記録95_《聖典:禁戒》
「く、ふふふふふ。いやはや生意気ですねぇ。なんと言いましょうか、自信過剰?我らを煽り散らかして、私に勝てる気であると見えますなぁ?」
「あっちで《錬金翁》さんが頑張ってんだ!若いウチらがやらないと日本の将来心配されちゃうってのよ!!」
「そうですね。あの人、歳の割に元気ですから……」
《風姫》と《カタクリフト》に立て続けに失礼なことを言われる《錬金翁》。
「……舐められてるようですね。いいでしょう。私の能力。避けられるものならば避けてみなさい!!」
そう宣言すると、手元に分厚めの本が現れる。
「来ます。構えてください!!」
「は、はい!!」
《カタクリフト》の宣言により《風姫》も同時に構えを取る。
そして、そこで停止する。
「は、ははははは。本当に愚か。いつ私の能力が、構えなければ防げないと言いましたか?」
「「……………」」
二人は動かない。
「所詮あなた方はその程度。私の《聖典:禁戒》の能力の前では抵抗なんてものも虚しいだけなんですよ」
《聖典:禁戒》。
《愚聖者》の《隠し能力》
自身が敵意を持っている任意の相手を最大で5人まで補足可能である。
しかし、人数は少なくなるにつれて能力の効きは良くなるし、人数が多いと抵抗されやすくなる。

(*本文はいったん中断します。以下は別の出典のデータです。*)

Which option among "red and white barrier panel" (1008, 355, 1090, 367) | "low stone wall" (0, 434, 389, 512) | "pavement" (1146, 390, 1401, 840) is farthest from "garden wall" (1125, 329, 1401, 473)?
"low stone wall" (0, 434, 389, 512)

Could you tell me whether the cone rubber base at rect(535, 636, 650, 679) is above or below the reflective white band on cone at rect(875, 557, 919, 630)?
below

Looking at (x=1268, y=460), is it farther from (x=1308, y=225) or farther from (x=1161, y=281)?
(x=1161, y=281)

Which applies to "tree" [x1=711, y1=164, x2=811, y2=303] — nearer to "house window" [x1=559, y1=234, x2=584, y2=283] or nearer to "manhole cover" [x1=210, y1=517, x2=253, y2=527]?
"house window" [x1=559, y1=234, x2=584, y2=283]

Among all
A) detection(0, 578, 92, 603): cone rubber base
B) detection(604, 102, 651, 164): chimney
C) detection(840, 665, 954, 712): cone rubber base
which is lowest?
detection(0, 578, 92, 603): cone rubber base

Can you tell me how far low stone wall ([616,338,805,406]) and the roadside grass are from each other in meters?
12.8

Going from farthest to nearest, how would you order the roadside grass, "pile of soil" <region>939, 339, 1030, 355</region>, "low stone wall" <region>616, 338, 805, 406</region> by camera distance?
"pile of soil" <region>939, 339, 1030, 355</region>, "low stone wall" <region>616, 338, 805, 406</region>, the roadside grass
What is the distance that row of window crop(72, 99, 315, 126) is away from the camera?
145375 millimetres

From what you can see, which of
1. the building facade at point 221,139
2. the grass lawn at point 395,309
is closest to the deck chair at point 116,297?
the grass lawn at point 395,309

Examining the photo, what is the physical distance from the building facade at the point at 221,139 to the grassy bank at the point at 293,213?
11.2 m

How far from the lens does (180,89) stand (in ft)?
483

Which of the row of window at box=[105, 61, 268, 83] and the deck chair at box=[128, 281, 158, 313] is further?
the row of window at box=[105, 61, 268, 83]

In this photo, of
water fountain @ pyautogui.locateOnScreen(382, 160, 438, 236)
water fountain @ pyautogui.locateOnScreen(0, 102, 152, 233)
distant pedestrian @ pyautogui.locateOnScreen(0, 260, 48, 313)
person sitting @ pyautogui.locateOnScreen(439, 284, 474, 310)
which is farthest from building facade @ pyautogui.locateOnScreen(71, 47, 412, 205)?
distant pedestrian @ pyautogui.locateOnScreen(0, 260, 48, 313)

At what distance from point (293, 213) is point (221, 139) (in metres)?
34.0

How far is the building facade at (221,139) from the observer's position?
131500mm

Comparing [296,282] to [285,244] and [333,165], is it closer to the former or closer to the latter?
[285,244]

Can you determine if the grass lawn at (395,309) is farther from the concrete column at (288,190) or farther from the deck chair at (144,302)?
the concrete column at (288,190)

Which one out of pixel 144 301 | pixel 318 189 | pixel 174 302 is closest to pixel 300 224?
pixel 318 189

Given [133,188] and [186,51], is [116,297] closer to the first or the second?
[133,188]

その効果は、『異常を平常であると認識する』という、なんとも曖昧なチカラだ。
聖典というものは、ざっくり言ってしまえば『人々が目指す偶像が書き綴ってあるもの』だ。
その聖典に書いてあるものを目指して、それを日常、つまり『平常』とするためのものだ。
ならば、その聖典で禁じられているものは『平常』ではなく、『異常』にあたる。
《聖典:禁戒》はそのような概念を具現化したものである。
起きている状態を『平常』であるとするならば、寝ている状態は『異常』だ。
だから、《聖典:禁戒》を使えば、寝ている状態を『平常』とするため、起きることが容易にはできなくなってしまう。
そのように、おとなしい人間を凶暴にさせたり、攻撃を回復にしたりできる。
それが、この能力のチカラだ。
ちなみに、本人たちの意識は『平常』のままだ。
つまり、この状況が異常であることに気づいているわけで………。
対策は、如何様にもできる。
『《機械化》、フルオートモード!』
その機械音声と共に、《カタクリフト》の能力の真価が発揮される……。